[f. prec. + -ISM.]
1. Attachment to, or political sympathy with, the United States.
1808. T. Jefferson, Writ. (1830), IV. 114. I knew your Americanism too well.
1853. Mary Howitt, trans. Bremers Homes N. World, I. 160. What constitutes noble republicanism and Americanism.
1861. H. Kingsley, Ravenshoe, xlii. The leaven of Americanism and European Radicalism.
2. Any thing peculiar to, or characteristic of, the United States.
1833. Edin. Rev., LVII. 451. The existence of some peculiar Americanism of character, and even language.
1870. Emerson, Soc. & Sol., ii. 232. I hate this shallow Americanism which hopes to get rich by credit.
3. esp. A word or phrase peculiar to, or extending from, the United States; (the common, and app. earliest, use of the word in Great Britain.)
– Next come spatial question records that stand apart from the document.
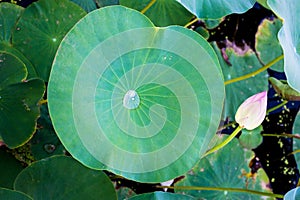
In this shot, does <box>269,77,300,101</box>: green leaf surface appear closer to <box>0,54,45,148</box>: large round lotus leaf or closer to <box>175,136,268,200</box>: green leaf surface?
<box>175,136,268,200</box>: green leaf surface

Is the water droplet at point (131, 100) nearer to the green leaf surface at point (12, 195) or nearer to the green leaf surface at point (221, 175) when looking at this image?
the green leaf surface at point (12, 195)

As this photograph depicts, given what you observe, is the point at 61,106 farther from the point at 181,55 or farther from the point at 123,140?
the point at 181,55

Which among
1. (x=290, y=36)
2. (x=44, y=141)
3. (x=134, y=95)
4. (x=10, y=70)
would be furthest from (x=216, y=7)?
(x=44, y=141)

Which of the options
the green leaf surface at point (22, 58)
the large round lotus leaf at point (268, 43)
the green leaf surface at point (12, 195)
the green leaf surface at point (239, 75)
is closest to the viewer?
the green leaf surface at point (12, 195)

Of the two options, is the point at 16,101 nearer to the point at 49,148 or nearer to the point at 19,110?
the point at 19,110

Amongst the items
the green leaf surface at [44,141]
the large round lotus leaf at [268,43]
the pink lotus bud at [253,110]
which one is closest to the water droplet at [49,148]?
the green leaf surface at [44,141]

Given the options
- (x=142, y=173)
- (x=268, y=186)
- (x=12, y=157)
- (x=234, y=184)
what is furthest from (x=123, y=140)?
(x=268, y=186)
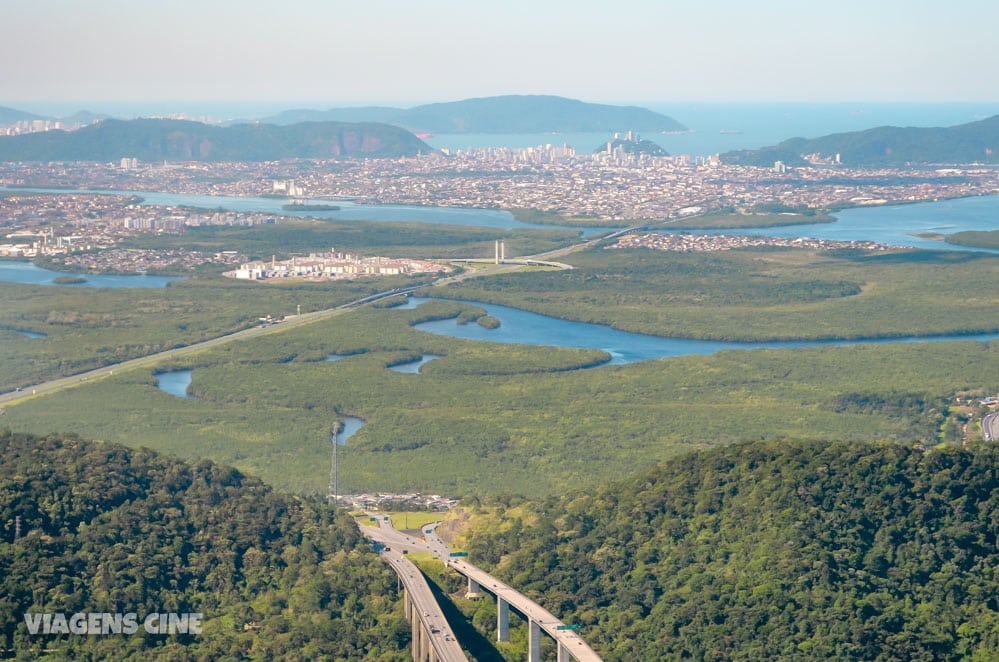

a. 1794. Witherspoon, Wks., 1802, IV. 460. The first class I call Americanisms, by which I understand an use of phrases or terms, or a construction of sentences, even among persons of rank and education, different from the use of the same terms or phrases, or the construction of similar sentences, in Great Britain.
1826. Miss Mitford, Our Village, Ser. II. (1863), 352. Society has been progressing (if I may borrow that expressive Americanism) at a very rapid rate.
1833. Gen. P. Thompson, Exerc. (1842), III. 470. There are many Americanisms which in the course of time will work their way into the language of England.